» Task:
Word for word, restate the lines of the listing from the one that holds "order: Artiodactyla" through the very last line, and nothing more.

» Source material:

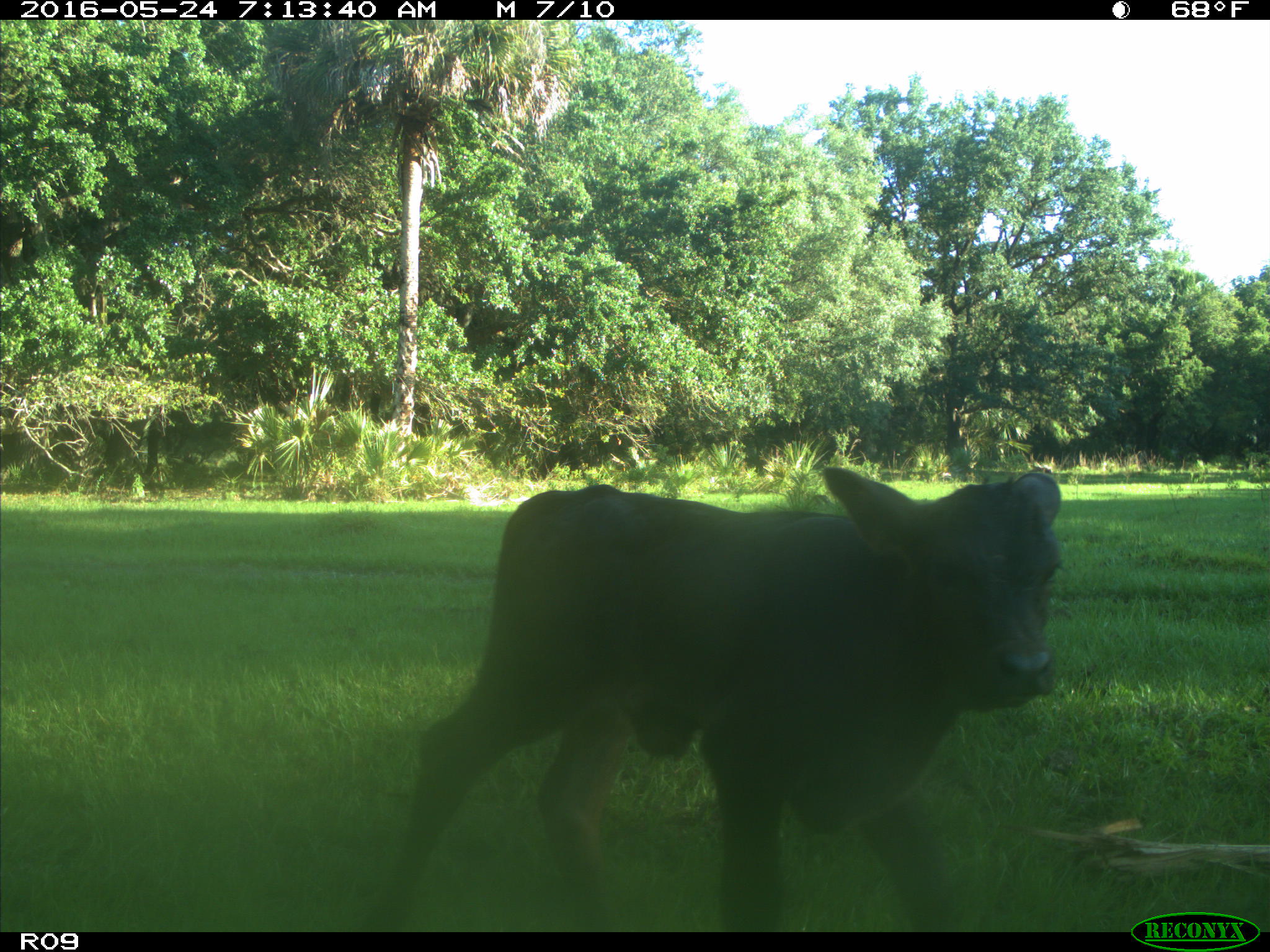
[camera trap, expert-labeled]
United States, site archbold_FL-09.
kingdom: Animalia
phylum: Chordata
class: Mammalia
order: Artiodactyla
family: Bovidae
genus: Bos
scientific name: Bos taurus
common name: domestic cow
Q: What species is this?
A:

» Exercise response:
order: Artiodactyla
family: Bovidae
genus: Bos
scientific name: Bos taurus
common name: domestic cow
Q: What species is this?
A:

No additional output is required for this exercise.